What is the magnitude fp of the minimum force you need to exert on the crate to make it start sliding along the floor? Let the coefficient of static friction μs between the crate and the floor be 0.56 and that of kinetic friction

Answer 1

Answer: 490 N

Step-by-step explanation:

The complete question is:

Suppose you have to move a heavy crate of weight 875 N by sliding it along a horizontal concrete floor. You push the crate to the right with a horizontal force of magnitude 300 N, but friction prevents the crate from sliding.

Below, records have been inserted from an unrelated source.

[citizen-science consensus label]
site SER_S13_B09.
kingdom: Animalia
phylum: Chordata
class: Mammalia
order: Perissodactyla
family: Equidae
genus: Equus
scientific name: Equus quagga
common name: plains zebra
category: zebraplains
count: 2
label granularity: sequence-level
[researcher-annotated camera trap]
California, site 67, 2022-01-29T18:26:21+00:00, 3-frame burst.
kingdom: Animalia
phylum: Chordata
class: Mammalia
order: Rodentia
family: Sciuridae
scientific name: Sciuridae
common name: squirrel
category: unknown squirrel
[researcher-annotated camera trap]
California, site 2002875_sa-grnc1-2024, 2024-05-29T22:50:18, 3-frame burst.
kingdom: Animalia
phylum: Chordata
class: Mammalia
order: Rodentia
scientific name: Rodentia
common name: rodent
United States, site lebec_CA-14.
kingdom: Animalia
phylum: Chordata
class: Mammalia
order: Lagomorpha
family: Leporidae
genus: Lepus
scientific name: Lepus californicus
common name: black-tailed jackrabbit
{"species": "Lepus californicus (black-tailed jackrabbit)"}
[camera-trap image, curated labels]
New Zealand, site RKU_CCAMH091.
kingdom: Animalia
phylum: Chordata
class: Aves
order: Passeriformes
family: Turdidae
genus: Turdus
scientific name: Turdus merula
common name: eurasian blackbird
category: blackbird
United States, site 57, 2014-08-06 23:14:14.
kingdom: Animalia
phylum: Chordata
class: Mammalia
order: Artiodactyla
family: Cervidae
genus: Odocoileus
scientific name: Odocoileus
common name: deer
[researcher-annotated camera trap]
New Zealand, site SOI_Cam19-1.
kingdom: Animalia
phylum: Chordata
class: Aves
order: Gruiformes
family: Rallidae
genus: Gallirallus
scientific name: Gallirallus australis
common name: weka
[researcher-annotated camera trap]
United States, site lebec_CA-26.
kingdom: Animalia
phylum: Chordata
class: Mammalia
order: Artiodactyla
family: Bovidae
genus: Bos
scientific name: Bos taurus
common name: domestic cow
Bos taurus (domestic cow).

What is the magnitude Fp of the minimum force you need to exert on the crate to make it start sliding along the floor? Let the coefficient of static friction
`\mu_(s)` between the crate and the floor be 0.56 and that of kinetic friction,
`\mu_(k)`, be 0.47.

If we draw a free body diagram we will have the following:

`\sum F_(y)=N-W=0`

This means:
`N=W` (1)

Where
`N` is the Normal force,
`W=875 N` is the weight of the crate.

On the other hand, the Static Friction force
`F_(p)` is:

`F_(p)=\mu_(s)N` (2)

`F_(p)=(0.56)(875 N)`

`F_(p)=490 N` (3) This means the 300 N force exerted on the crate was not enough, because we need to push the crate to the right with at least 490 N to make the crate start sliding.

However, once the sliding motion begins we need to overcome the Kinetic Friction force
`F_(k)` to keep the crate sliding at a constat velocity:

`F_(k)=\mu_(k)N` (4)

`F_(k)=(0.47)(875 N)`

`F_(k)=411.25 N` (5)